Red Hat Bugzilla – Bug 138384
posix_locks_deadlock() getting stuck in endless loop
Last modified: 2007-11-30 17:07:05 EST
*** This bug has been split off bug 132540 ***
Description of problem:
posix_locks_deadlock() is getting stuck in an endless loop when
running samba stress. This is because samba is using both flocks and
posix locks, and, when flocks are blocked, they are added to the
blocked_list without first checking for possible deadlocks with the
function posix_locks_deadlock()--whereas all posix lock requests are
checked for possible deadlocks *before* they are added to
When there is a circular dependency in blocked_list,
posix_locks_deadlock gets stuck in that circle.
The fix is to not add flock requests to blocked_list when they are
blocked. blocked_list is only used to check for possible deadlocks,
which should only be done for posix locks. Here's a patch:
--- locks.c.orig 2004-09-14 11:12:26.000000000 -0500
+++ locks.c 2004-09-14 11:13:32.000000000 -0500
@@ -459,7 +459,8 @@ static void locks_insert_block(struct fi
waiter->fl_next = blocker;
- list_add(&waiter->fl_link, &blocked_list);
+ if (IS_POSIX(blocker))
+ list_add(&waiter->fl_link, &blocked_list);
/* Wake up processes blocked waiting for blocker.

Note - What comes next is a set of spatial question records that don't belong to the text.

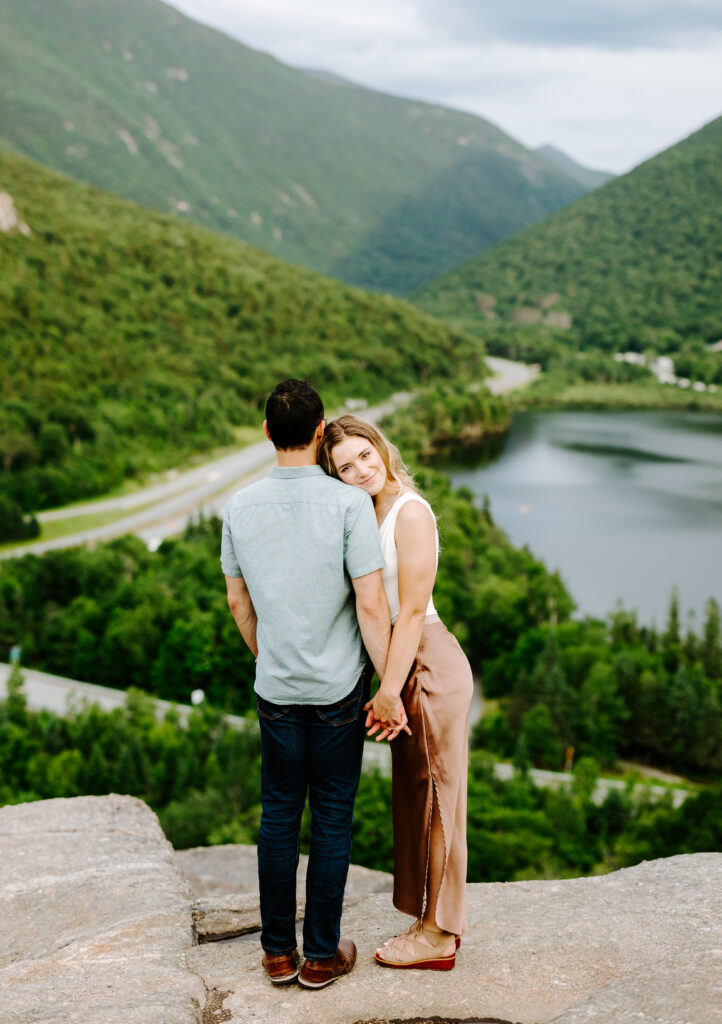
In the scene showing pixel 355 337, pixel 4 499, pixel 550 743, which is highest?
pixel 355 337

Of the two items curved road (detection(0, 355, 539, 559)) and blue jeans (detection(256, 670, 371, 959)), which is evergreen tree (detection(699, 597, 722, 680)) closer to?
curved road (detection(0, 355, 539, 559))

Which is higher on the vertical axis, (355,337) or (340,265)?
(340,265)

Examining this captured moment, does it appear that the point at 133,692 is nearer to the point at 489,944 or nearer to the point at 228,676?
the point at 228,676

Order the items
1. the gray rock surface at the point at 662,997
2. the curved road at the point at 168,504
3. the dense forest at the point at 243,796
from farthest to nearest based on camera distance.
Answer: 1. the curved road at the point at 168,504
2. the dense forest at the point at 243,796
3. the gray rock surface at the point at 662,997

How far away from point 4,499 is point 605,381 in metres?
68.4

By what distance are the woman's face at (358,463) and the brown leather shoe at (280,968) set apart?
1.68m

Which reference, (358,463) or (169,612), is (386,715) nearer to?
(358,463)

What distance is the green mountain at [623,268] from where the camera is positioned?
11394cm

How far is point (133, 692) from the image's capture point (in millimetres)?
21281

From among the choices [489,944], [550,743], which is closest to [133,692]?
[550,743]

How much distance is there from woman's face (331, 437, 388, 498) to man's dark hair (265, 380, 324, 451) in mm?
120

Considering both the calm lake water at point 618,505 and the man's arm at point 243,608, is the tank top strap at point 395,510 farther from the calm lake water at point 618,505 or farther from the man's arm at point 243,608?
the calm lake water at point 618,505

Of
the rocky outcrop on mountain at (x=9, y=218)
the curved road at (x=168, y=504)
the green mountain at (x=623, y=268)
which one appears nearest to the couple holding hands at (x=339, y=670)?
the curved road at (x=168, y=504)

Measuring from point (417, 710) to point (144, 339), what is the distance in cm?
7204
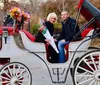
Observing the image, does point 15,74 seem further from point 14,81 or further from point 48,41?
point 48,41

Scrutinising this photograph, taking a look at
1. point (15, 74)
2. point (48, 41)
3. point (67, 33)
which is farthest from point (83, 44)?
point (15, 74)

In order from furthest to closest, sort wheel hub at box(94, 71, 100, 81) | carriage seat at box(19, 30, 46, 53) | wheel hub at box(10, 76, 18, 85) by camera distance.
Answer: carriage seat at box(19, 30, 46, 53), wheel hub at box(10, 76, 18, 85), wheel hub at box(94, 71, 100, 81)

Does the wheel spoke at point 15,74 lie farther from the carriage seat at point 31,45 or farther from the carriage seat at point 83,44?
the carriage seat at point 83,44

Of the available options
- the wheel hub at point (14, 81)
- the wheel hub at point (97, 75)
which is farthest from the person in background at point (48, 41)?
the wheel hub at point (97, 75)

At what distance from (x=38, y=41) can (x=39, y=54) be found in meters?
0.24

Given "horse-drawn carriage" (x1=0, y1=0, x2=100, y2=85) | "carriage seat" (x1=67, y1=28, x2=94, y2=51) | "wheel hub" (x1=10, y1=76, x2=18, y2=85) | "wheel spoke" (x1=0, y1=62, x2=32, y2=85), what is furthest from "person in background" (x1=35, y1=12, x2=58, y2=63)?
"wheel hub" (x1=10, y1=76, x2=18, y2=85)

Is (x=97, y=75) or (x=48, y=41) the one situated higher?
(x=48, y=41)

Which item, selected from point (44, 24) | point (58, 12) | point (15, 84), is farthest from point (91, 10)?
point (58, 12)

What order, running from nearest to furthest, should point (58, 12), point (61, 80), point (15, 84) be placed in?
1. point (15, 84)
2. point (61, 80)
3. point (58, 12)

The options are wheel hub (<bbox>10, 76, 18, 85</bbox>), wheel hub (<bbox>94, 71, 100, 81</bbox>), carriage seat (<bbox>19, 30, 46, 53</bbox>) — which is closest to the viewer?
wheel hub (<bbox>94, 71, 100, 81</bbox>)

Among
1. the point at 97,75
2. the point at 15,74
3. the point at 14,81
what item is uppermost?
the point at 15,74

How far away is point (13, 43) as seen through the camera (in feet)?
21.5

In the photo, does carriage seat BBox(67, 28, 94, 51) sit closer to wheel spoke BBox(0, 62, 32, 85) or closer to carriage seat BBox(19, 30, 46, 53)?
carriage seat BBox(19, 30, 46, 53)

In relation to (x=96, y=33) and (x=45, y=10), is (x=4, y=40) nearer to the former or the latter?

Version-Release number of selected component (if applicable):
reproducible every time with the right setup, but it's hard to get
the right setup.
Steps to Reproduce:
1.connect a SCSI drive and a USB hard drive to a server
2.share the SCSI drive, the USB drive, and a RAM drive with samba
3.connect 30 clients to the server, make each run 3 threads of
network stress--one to each of the three samba shares
4.system fails in an hour or so
system hangs, but SysRq is generally still functional. SysRq shows
that one task is stuck in posix_locks_deadlock(), while others are
waiting for the big kernel lock that is held by posix_locks_deadlock
system should continue to run without problems.
------- Additional comment by Jason Baron on 2004.10.21 14:48 -------
this patch is included the lattest beta of rhel4.

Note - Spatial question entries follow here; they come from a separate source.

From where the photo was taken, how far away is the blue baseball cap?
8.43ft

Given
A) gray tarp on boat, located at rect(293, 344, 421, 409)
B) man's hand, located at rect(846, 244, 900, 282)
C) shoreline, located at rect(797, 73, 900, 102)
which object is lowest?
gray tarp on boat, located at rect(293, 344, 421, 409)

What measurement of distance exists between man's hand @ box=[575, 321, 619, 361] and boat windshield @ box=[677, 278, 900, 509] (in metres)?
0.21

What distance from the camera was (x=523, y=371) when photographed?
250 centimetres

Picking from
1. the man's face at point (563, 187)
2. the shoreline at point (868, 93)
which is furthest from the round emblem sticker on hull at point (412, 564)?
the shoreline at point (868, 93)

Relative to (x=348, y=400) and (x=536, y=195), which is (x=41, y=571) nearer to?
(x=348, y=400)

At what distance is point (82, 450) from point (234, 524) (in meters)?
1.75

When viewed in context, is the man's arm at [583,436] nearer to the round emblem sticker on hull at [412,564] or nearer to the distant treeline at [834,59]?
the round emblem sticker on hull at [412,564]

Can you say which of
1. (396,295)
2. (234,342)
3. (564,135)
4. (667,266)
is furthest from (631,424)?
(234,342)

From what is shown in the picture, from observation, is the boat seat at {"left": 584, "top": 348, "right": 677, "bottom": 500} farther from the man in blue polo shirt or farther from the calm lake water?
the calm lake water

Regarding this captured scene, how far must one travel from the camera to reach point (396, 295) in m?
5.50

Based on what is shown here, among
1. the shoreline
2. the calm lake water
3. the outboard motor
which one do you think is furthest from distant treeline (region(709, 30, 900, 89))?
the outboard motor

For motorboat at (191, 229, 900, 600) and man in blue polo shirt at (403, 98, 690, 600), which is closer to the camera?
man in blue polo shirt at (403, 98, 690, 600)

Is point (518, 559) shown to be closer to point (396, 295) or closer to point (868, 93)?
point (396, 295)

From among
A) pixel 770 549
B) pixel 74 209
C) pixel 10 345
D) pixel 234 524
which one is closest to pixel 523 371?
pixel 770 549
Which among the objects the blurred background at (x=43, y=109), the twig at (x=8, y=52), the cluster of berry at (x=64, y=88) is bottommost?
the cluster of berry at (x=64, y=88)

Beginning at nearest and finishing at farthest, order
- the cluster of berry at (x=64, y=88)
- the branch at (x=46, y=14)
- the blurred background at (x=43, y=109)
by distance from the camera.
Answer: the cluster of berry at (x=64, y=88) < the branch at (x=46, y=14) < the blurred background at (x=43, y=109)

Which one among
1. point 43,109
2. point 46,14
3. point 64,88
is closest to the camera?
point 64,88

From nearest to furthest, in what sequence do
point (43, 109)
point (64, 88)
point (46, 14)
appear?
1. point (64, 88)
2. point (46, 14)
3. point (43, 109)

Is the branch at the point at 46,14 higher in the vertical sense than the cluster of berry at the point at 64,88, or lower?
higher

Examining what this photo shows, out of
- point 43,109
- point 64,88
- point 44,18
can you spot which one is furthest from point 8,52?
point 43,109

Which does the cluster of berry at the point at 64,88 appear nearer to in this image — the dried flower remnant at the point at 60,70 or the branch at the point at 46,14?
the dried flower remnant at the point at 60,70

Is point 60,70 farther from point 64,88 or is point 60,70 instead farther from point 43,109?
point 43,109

Why are you reporting a RHEL3 bug for kernel 2.6.7-1.451.2.3 ?
This bug was reported against kernel-2.4.21-20.EL.
This problem was already fixed in U4 (on 22-Sep-2004 in kernel
version 2.4.21-20.10.EL). Please verify fix in current U4 beta.
An errata has been issued which should help the problem
described in this bug report. This report is therefore being
closed with a resolution of ERRATA. For more information
on the solution and/or where to find the updated files,
please follow the link below. You may reopen this bug report
if the solution does not work for you.